Whether or not you can see such dramatic improvements in both efficiency and patient satisfaction obviously depends on your situation and the solutions you propose. The best way to find out if pods will work and which systems and equipment might work best in your operation is to do your homework.

Several manufacturers, including Aladdin Temp-Rite, Burlodge and Dinex, make equipment that can work well in a pod assembly system, some expressly designed for that purpose.

“Call people for ideas,” Ray recommends. “Talk to equipment purveyors, read trade journals, and most important, go on site visits. We did several before we put in our pods, and we’ve hosted a number of visits from other hospitals since. You have to network with people to discover best practices.”

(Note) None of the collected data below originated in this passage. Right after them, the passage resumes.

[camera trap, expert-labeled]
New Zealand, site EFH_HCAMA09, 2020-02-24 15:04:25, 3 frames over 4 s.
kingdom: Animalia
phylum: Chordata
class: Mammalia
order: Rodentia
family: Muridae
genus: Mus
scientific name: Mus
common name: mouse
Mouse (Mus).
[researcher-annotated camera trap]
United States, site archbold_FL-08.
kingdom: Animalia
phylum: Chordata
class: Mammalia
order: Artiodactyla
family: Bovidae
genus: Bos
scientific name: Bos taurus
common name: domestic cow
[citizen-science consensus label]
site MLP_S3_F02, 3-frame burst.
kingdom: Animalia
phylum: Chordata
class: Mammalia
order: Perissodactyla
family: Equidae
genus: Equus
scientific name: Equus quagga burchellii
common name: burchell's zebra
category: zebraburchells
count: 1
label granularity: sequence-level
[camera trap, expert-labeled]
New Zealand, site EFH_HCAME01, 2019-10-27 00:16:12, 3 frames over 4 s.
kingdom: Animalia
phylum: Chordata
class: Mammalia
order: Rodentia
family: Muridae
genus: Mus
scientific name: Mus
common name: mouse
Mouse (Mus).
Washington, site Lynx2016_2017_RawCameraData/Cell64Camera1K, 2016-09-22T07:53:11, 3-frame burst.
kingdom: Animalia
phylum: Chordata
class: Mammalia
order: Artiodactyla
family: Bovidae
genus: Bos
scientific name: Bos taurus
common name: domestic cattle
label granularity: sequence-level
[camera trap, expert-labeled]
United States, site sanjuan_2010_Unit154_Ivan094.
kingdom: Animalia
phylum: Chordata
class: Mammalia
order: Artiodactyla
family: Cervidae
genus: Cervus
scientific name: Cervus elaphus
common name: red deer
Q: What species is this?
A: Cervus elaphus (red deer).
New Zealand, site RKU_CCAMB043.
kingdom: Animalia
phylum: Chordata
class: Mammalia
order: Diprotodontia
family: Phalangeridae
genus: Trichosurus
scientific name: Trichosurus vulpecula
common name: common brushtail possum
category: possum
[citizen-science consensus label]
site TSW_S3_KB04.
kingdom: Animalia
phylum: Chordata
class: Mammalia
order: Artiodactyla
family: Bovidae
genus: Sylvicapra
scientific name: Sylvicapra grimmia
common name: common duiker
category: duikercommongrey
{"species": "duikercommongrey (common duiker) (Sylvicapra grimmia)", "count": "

Remember that just because Henry Ford had a good idea back in the day doesn’t mean there isn’t a better way to do things.

Benefits of Pods

  • Tray assemblers are responsible for every aspect of the meal. They can check and double check that the tray is right and complete immediately. If there’s a mistake, they are responsible and the fix is immediate, too.
  • Typically trays can be assembled faster than they are on a tray line, especially if you put your fastest workers at the stations. That makes it possible to take orders the day of meals rather than the day before for lunch and dinner. That, in turn, greatly increases patient satisfaction.
  • If you run two or three, two-sided pods, you can flexibly run anywhere from one to six stations depending on meal demand. Shut all but one side of a pod down for late trays; this is a vast improvement over keeping the tray line running after the shift or making due with alternative meals.
  • If the census increases, it’s not a problem because you’re only adding a few trays to each of the pods, which only take a few minutes each to make up. Adding all additional trays to an already long-running, single tray line can really extend service times.